» **Yönerge**: Malzemede "From this photograph, which" ifadesinin geçtiği satırdan başlayıp malzemenin sonuna kadar olan satırları, "camera" yerine "viewer" yazarak ve geri kalan her şeyi aynen bırakarak lütfen yeniden verin. Resimleri yanıtınıza koymayın.
─── Sağlanan Malzeme ───
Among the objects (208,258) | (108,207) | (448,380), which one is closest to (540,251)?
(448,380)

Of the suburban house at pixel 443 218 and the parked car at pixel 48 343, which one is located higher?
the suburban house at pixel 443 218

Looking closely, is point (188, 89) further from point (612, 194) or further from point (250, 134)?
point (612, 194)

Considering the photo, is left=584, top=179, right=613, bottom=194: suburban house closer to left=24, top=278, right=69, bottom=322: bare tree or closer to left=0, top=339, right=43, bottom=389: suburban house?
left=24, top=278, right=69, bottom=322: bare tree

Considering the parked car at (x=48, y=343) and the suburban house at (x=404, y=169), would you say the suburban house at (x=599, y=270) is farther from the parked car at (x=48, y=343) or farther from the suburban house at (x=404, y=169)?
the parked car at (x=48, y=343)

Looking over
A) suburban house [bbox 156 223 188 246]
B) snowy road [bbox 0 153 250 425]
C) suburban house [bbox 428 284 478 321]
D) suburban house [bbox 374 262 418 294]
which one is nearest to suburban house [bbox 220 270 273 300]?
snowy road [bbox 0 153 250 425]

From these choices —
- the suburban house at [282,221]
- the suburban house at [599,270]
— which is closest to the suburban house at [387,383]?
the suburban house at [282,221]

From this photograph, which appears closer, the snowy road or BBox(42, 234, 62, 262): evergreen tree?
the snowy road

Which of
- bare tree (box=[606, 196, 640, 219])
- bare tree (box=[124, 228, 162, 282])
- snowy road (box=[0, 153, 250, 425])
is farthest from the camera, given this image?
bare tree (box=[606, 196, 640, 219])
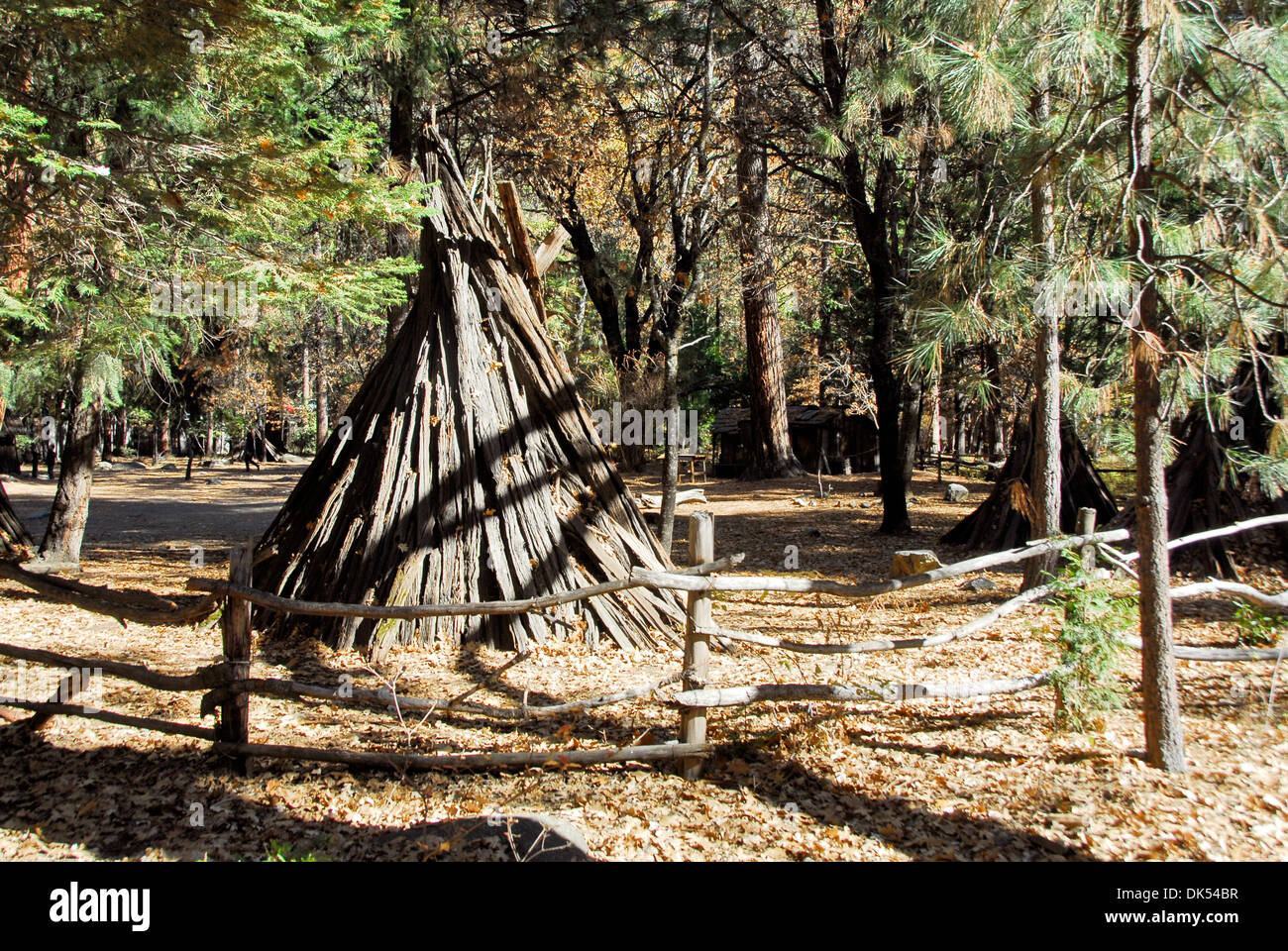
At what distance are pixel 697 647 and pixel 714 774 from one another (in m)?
0.73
───
» **Alıştırmanın Yanıtı**:
From this photograph, which appears closer, the snowy road or BBox(42, 234, 62, 262): evergreen tree?
the snowy road

Which of
- bare tree (box=[606, 196, 640, 219])
- bare tree (box=[124, 228, 162, 282])
- snowy road (box=[0, 153, 250, 425])
is farthest from the viewer, given this image?
bare tree (box=[606, 196, 640, 219])
At what distance are pixel 697 647 and pixel 714 774 from one another (in m)?
0.73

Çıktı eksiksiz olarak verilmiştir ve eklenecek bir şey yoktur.